Turn everything from the first of the lines below down to and including the line containing "98L148 100L150 99V86H148L147" into a numbered list, leaving out any blank lines.

• _DATASET EXTRACT_:
>> begin
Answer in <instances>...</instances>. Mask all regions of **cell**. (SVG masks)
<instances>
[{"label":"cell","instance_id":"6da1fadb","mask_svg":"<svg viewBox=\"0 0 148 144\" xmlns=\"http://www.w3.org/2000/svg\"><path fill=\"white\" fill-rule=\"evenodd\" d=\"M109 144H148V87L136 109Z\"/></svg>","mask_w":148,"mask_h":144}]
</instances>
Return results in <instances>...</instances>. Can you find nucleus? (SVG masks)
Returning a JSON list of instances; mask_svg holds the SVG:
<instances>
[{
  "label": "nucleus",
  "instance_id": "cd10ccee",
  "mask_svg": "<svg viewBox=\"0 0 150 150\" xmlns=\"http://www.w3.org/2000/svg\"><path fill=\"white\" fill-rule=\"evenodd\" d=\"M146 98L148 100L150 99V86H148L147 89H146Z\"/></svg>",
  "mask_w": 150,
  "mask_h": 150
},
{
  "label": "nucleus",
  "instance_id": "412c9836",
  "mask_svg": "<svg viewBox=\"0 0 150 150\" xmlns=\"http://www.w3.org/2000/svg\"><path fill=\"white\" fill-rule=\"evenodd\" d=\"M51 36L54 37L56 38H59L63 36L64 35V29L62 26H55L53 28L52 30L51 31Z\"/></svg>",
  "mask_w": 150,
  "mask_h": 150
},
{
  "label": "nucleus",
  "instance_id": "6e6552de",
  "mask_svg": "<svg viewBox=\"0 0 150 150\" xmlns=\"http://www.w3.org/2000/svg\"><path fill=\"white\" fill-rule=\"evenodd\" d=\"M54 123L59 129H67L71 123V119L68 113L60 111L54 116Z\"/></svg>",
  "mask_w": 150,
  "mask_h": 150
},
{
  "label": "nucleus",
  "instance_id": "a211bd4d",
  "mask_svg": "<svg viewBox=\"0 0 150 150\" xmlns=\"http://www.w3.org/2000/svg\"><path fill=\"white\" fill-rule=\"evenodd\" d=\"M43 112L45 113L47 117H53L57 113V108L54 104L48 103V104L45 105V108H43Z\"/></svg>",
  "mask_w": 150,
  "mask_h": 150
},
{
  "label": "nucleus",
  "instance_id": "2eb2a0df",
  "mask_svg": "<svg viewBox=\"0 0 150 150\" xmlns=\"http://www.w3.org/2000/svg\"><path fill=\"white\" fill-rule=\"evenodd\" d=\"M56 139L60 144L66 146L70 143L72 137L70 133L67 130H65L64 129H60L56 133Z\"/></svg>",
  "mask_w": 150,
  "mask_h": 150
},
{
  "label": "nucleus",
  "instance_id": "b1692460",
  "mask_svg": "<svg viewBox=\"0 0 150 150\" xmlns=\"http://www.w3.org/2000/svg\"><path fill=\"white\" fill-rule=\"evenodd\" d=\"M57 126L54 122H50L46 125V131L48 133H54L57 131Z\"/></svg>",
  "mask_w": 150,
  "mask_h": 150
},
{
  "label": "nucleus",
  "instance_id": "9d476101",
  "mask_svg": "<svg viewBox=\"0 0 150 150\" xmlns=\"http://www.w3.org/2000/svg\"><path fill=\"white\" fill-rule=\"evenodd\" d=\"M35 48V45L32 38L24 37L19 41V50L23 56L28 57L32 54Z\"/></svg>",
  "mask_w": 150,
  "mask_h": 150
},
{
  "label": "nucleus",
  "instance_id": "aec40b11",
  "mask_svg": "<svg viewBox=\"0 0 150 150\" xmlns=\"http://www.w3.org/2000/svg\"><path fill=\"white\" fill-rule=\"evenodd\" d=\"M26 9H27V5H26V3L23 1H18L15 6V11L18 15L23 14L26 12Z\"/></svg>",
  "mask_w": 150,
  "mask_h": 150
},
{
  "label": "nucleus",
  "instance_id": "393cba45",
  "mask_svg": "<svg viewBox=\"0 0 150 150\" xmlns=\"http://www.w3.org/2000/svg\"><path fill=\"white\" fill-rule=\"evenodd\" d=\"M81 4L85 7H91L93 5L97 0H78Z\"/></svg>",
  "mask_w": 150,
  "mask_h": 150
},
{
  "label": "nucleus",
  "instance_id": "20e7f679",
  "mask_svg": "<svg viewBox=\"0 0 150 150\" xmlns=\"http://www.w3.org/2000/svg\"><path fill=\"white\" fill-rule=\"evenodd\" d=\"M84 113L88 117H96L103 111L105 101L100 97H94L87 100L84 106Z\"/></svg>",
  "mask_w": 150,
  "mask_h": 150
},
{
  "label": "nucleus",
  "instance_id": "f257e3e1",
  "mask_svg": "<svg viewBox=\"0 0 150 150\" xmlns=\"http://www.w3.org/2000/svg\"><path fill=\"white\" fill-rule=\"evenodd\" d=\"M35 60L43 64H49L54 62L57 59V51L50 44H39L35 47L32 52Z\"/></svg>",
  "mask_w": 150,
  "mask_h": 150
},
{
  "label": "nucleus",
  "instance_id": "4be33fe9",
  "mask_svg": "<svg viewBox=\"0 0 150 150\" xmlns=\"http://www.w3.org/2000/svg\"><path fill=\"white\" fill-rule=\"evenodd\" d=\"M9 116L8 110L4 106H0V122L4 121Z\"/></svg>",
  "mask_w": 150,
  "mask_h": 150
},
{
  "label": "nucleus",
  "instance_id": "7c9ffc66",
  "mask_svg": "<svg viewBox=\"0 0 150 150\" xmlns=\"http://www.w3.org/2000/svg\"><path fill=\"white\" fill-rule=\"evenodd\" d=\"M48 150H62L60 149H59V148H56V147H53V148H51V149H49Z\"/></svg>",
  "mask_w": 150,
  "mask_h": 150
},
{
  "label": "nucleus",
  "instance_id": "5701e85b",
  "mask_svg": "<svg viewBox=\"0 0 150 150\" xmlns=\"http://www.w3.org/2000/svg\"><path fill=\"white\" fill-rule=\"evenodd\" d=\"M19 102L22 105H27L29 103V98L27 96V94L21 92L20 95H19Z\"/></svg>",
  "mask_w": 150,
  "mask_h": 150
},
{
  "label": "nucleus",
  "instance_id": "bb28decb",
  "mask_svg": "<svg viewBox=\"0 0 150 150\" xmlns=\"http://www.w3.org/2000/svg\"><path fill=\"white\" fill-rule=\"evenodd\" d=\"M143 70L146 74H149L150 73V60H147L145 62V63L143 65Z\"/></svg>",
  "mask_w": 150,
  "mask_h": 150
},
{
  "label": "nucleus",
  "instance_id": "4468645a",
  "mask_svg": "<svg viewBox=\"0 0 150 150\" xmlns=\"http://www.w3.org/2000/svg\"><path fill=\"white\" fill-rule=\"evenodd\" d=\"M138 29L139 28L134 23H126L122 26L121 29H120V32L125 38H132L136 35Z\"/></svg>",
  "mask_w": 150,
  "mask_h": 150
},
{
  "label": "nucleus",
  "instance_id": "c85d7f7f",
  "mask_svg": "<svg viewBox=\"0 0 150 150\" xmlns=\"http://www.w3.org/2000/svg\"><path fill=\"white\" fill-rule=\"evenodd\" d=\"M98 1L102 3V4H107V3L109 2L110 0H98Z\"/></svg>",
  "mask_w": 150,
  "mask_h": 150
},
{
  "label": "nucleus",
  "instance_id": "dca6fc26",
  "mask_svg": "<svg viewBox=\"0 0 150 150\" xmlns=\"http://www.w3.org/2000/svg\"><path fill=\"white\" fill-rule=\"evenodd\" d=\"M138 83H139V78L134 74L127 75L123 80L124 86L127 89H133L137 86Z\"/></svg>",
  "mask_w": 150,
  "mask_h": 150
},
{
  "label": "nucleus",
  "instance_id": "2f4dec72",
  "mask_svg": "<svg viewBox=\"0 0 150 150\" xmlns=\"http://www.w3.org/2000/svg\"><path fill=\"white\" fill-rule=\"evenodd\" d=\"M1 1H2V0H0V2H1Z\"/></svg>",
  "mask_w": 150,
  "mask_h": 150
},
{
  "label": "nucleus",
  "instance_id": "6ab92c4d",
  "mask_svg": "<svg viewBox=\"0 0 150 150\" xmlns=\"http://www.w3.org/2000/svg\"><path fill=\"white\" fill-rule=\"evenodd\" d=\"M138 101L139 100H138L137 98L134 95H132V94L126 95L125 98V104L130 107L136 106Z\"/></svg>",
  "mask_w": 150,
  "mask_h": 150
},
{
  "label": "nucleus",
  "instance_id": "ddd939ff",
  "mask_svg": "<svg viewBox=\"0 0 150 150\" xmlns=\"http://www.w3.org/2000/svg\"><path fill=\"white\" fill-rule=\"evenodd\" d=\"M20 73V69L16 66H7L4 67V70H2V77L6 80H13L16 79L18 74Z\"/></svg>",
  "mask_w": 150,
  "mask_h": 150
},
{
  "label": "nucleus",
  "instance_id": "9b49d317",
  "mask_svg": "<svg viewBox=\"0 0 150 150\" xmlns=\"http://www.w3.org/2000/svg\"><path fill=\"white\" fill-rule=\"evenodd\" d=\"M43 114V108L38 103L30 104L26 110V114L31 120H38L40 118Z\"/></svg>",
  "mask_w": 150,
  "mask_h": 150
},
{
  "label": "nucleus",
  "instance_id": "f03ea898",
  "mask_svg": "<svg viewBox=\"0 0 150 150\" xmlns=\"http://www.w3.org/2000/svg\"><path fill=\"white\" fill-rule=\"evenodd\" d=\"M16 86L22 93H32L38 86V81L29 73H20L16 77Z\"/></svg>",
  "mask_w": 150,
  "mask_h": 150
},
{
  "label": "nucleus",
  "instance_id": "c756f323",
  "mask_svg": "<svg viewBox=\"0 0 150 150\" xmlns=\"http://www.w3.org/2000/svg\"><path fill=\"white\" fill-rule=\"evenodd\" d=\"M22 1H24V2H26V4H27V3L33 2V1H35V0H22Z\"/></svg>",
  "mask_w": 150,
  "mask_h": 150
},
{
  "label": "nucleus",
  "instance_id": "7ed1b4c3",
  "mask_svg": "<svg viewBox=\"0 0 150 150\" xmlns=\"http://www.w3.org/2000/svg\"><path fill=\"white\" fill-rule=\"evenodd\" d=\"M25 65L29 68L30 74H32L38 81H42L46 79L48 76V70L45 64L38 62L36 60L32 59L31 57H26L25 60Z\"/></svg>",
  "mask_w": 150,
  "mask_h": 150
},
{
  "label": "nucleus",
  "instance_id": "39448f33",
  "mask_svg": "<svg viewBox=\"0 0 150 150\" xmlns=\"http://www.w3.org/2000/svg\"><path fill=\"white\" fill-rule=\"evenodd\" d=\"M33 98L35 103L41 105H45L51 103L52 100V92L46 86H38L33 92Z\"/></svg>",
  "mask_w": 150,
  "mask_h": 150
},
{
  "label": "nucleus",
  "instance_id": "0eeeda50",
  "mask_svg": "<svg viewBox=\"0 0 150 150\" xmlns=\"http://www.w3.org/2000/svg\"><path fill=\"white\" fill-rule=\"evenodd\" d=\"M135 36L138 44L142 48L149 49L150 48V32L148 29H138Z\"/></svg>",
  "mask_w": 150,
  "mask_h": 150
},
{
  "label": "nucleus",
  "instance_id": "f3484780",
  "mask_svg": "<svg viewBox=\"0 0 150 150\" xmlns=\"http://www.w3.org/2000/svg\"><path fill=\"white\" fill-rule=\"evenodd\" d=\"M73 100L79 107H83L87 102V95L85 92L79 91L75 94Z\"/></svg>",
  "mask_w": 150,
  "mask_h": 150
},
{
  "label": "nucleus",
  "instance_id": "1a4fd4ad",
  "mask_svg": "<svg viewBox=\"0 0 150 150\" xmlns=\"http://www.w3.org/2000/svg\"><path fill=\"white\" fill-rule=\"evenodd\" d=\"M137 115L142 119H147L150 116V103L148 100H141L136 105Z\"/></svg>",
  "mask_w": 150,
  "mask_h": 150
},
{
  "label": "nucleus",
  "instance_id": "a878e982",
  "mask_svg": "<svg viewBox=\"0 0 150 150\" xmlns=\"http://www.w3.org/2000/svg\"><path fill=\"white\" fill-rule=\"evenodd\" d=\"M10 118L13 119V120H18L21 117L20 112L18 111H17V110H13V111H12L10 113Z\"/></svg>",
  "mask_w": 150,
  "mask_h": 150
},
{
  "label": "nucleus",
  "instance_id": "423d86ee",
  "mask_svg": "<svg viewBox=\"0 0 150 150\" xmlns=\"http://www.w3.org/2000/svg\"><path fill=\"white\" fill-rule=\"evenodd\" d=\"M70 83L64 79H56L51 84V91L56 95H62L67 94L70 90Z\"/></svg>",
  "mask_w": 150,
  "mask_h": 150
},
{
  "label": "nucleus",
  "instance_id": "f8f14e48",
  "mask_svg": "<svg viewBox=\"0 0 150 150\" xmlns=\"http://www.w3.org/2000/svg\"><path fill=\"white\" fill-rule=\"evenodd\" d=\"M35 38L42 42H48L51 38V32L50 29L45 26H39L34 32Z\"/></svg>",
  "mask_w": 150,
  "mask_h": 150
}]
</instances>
>> end
• _ANSWER TO THE EXERCISE_:
1. Answer in <instances>...</instances>. Mask all regions of **cell**. (SVG masks)
2. <instances>
3. [{"label":"cell","instance_id":"6da1fadb","mask_svg":"<svg viewBox=\"0 0 148 144\" xmlns=\"http://www.w3.org/2000/svg\"><path fill=\"white\" fill-rule=\"evenodd\" d=\"M109 144H148V87L136 109Z\"/></svg>","mask_w":148,"mask_h":144}]
4. </instances>
5. Return results in <instances>...</instances>. Can you find nucleus? (SVG masks)
6. Returning a JSON list of instances; mask_svg holds the SVG:
7. <instances>
8. [{
9.   "label": "nucleus",
10.   "instance_id": "cd10ccee",
11.   "mask_svg": "<svg viewBox=\"0 0 150 150\" xmlns=\"http://www.w3.org/2000/svg\"><path fill=\"white\" fill-rule=\"evenodd\" d=\"M146 98L148 100L150 99V86H148L147 89H146Z\"/></svg>",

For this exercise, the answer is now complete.